恐らく、イラクやシリアのように紛争やテロで破綻した国のイメージが強いと思います。現在の国家破綻があまりに酷いせいか、サダム・フセインのような独裁者たちが往々にして美化されがちですが、果たしてフセイン政権時代のイラクはそのように美化できる時代だったのでしょうか?

 

現実には、強圧的な独裁政権に依存せずとも、クウェートやバーレーンのように穏健な王政の下で成功している国々は中近東にきちんとあります。中近東の他の穏健な国々との比較も兼ねて、本記事では独裁者サダム・フセインが支配していた時代のイラクについて、考察してみたいと思います。今回はまだサダムが副大統領だった時代に既に築かれていた恐怖政治、主に国外での政敵の暗殺と国内での異民族の弾圧について。

 

 

国外の反対派及びライバルの暗殺

 

サダムの恐怖政治として特徴的なのは、国内の反対派の大量処刑だけでなく、国外に逃げ延びた反対派やライバルも容赦なく暗殺したことでしょう。以下、国外で暗殺されたイラク人として、代表的な2人について書かせて頂きます。とは言え、この2人は飽くまで氷山の一角で、他にも亡命先で暗殺された反対派やサダムのライバルが数多くいることは言うまでもありません。

 

 

バース党政権の初代首相アブドゥル・ラッザーク・ナイーフ

 

まず、バース党政権の初代首相を務めた、アブドゥル・ラッザーク・ナイーフについて。彼はサダムと同様、アーリフ政権転覆の立役者の1人ですが、1970年にバクル政権に対してもクーデターを企てたとして、アブドゥル・ハーリク・サマライ大佐とともに名を挙げられます。

 

国内で処刑されたサマライ大佐と違い、ナイーフ元首相はこの時点で既にバクルやサダムを脅かす存在として国外に追放になっていました。しかし亡命中にサマライ大佐と連座して名を挙げられ、欠席裁判で死刑判決を受けた後、1978年に亡命先のロンドンで暗殺されることになります。

 

 

副大臣や副首相を歴任したハルダン・アル・ティクリティ将軍

 

もう1人は、やはりアーリフ政権転覆の立役者の1人である、ハルダン・アル・ティクリティ将軍について。彼の場合はナイーフ元首相のようにクーデターに加わったわけではなく、参謀総長や国防副大臣、副首相等を歴任し、サダムにとってライバルだったというだけに過ぎません。しかしやがてティクリティはマドリッドにて外交中にあらゆる公職から解雇され、亡命先のクウェートの国立病院で銃撃を受けて暗殺されることになります。

 

 

クルド人の反乱鎮圧とムスタファ・バルザーニーの暗殺未遂

 

サダムの恐怖政治の特徴として挙げられるのは、シーア派やクルド人の迫害が本格化したことでしょう。その最たる例として挙げられるのがクルド人の反乱の鎮圧、そしてそれに続くムスタファ・バルザーニーの暗殺未遂と追放です。

 

 

初のクルド人の独立国家を建国したKDP党首

 

ムスタファ・バルザーニーは1946年、第2次世界大戦後にイラン北部に初めてクルド人の独立国家を建国した中心的人物ですが、同国がわずか1年足らずで崩壊してしまったため、故郷であるイラク北部に戻ってクルディスタン民主党(KDP)の党首となった人物です。

 

彼のカリスマ性や勇猛果敢な闘いぶりは、本来彼のような封建的リーダーシップを嫌っていたはずのKDPの近代的都市知識人たちをも魅了させ、彼をKDPの党首に迎え入れたほどでした。
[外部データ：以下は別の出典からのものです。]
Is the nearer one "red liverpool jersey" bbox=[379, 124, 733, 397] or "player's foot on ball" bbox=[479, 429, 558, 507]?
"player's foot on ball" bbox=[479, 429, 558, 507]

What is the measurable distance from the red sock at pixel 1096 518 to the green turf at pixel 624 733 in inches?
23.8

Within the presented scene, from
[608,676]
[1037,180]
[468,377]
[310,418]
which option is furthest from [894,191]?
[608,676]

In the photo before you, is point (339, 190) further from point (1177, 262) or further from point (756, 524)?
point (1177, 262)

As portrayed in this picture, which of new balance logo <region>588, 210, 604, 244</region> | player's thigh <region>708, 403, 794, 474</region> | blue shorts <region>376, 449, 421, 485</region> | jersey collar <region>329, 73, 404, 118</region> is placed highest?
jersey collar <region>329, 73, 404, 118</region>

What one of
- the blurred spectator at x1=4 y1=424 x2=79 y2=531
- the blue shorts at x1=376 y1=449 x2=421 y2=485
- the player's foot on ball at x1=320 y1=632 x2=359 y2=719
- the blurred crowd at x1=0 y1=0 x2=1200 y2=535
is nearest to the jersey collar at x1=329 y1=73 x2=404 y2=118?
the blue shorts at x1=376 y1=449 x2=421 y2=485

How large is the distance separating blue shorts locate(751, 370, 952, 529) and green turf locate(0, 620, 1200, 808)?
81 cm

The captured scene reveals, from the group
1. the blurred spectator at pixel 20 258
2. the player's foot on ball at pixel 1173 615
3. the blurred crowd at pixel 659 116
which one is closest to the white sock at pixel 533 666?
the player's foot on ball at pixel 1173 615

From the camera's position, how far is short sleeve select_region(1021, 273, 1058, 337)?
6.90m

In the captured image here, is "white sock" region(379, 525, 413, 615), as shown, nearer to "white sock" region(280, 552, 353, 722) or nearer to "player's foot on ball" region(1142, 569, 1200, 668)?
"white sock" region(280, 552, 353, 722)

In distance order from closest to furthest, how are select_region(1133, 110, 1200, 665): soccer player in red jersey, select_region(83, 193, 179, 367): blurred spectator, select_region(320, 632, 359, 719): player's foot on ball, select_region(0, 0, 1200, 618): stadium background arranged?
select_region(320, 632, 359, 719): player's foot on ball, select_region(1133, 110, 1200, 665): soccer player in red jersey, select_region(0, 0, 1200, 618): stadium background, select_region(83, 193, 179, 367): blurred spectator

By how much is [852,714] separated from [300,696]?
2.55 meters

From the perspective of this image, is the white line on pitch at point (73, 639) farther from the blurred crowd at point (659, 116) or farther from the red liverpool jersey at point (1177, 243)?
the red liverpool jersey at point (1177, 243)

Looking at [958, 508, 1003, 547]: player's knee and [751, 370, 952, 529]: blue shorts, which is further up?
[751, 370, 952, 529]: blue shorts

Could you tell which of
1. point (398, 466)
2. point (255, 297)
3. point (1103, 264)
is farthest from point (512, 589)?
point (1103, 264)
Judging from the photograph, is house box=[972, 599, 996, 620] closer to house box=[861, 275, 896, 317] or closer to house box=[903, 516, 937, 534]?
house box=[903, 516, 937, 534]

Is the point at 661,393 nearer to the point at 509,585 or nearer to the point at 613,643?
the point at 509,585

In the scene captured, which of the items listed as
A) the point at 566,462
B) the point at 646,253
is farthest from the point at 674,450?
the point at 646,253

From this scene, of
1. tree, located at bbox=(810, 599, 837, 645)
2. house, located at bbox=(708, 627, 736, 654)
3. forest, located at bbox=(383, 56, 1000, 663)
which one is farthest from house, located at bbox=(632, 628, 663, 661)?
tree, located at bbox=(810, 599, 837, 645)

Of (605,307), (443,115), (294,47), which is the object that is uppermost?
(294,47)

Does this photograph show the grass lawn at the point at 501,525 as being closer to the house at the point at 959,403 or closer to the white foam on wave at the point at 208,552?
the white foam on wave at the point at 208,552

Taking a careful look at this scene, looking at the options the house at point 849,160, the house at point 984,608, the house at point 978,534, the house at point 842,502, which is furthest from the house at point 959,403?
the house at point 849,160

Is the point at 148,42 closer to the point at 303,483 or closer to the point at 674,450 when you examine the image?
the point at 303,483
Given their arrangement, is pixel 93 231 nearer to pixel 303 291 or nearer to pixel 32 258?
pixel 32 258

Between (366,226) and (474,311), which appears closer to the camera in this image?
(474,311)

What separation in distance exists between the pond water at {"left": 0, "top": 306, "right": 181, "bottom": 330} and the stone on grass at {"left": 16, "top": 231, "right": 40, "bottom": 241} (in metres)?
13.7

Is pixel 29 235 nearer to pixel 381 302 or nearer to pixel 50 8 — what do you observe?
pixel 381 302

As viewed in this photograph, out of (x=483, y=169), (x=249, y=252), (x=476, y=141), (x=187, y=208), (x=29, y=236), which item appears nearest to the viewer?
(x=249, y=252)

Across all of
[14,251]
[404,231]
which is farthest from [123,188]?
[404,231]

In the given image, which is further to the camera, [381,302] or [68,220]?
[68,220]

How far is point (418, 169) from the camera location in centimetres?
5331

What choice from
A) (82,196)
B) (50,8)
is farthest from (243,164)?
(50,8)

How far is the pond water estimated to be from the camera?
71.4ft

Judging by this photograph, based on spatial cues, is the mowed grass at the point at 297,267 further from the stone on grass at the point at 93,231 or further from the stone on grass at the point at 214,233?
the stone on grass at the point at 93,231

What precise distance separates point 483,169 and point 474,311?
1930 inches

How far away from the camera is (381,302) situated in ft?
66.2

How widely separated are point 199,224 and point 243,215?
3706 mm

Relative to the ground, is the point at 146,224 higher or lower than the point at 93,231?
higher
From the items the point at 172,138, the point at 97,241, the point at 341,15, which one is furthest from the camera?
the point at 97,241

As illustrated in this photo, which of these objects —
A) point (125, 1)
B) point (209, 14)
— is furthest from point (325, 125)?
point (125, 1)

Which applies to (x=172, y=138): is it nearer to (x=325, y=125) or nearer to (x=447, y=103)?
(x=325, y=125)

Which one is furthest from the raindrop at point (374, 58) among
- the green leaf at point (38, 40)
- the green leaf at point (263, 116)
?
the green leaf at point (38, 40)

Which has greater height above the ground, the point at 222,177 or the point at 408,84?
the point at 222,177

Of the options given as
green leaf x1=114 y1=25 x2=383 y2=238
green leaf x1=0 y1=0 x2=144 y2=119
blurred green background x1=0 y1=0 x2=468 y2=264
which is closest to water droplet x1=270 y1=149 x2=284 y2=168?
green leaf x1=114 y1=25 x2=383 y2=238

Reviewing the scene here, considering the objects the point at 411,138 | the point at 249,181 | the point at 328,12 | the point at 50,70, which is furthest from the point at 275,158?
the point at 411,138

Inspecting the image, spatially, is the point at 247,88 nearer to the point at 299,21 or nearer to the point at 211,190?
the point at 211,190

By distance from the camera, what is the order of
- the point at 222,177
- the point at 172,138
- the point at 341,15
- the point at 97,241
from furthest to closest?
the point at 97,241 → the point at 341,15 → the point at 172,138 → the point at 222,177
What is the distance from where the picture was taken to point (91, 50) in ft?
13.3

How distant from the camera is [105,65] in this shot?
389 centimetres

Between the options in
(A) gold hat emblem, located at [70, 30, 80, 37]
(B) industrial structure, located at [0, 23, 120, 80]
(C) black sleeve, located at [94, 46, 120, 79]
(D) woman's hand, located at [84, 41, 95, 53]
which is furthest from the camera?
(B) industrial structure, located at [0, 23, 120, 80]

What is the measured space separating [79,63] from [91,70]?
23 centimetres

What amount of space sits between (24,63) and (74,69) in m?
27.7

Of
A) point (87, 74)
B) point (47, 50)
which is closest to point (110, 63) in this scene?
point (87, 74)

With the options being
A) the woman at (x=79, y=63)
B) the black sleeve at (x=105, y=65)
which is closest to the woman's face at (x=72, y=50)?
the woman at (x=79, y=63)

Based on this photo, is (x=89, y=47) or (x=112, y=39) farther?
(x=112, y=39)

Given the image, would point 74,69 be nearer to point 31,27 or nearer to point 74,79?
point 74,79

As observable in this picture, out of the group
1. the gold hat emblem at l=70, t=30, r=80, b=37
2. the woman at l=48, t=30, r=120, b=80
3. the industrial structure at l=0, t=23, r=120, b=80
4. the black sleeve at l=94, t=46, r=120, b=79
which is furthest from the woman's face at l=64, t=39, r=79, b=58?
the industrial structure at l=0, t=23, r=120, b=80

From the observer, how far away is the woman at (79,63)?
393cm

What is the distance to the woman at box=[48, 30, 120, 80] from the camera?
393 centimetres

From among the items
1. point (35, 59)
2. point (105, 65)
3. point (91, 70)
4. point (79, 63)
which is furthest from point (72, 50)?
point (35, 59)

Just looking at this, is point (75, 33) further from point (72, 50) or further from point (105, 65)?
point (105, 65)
現代クルド民族運動の祖である、ムスタファ・バルザーニーKDP党首。(酒井啓子(著)「イラクとアメリカ」より抜粋)

 

 

表向きは「三月宣言」の融和策を提示するが・・・

 

バルザーニーもクルド人も、サダムやバース党にとっては排除すべき政敵でしたが、クルド人の後ろ盾になっているソ連やイランや共産党との全面対決を避けるため、融和策である「三月宣言」を1970年に提示しました。

 

これはクルド人が長年要求してきた政治的、民族的、文化的権利の多くの自治権を約束するもので、クルド語を公用語とし、クルド人から副大統領を選ぶことまで認めたものでしたが、自治区の範囲がクルド側の期待よりも狭く、かつこの自治合意が4年後まで施行されないという、クルド側にとって大きな難点がありました。

 

 

交渉の裏ではバルザーニーの暗殺未遂事件を起こす

 

それでも、表向きはこの4年の間に双方の合意を得るよう交渉を進めることにはなっていたのですが、その交渉の途上、サダムの諜報機関が関与したバルザーニーの暗殺未遂事件が起こり、交渉での相互不信はピークに達します。結局、交渉はまとまらないまま、バース党政権は1974年にクルド自治法を制定して一方的に自治区を設定します。

 

 

アルジェ協定でイランの後ろ盾を失いクルド人の反乱は総崩れ

 

この結果、クルド人による反乱が勃発。クルド人側はイランの支援を期待していましたが、イラクが先手を打って国境問題でイランの主張を受け入れ、シャトル・アラブ河の国境線を河の中央に定めたアルジェ協定をイランと結んだことで、イランはクルド人への武器援助を停止。結局、後ろ盾を失ったクルド人の反乱は総崩れとなり、KDPは瓦解、バルザーニーは亡命先のワシントンで、失意の中で亡くなります。

 

 

イラクは権力狂いのサダム・フセインが牛耳る警察国家

 

暗殺未遂後にサダムへの不信を決定的なものにしたバルザーニーが放った言葉、「イラクは権力狂いのサダム・フセインが牛耳る警察国家だ」という言葉は、サダム時代のイラクの特徴をそのまま表現した最適の言葉と言えます。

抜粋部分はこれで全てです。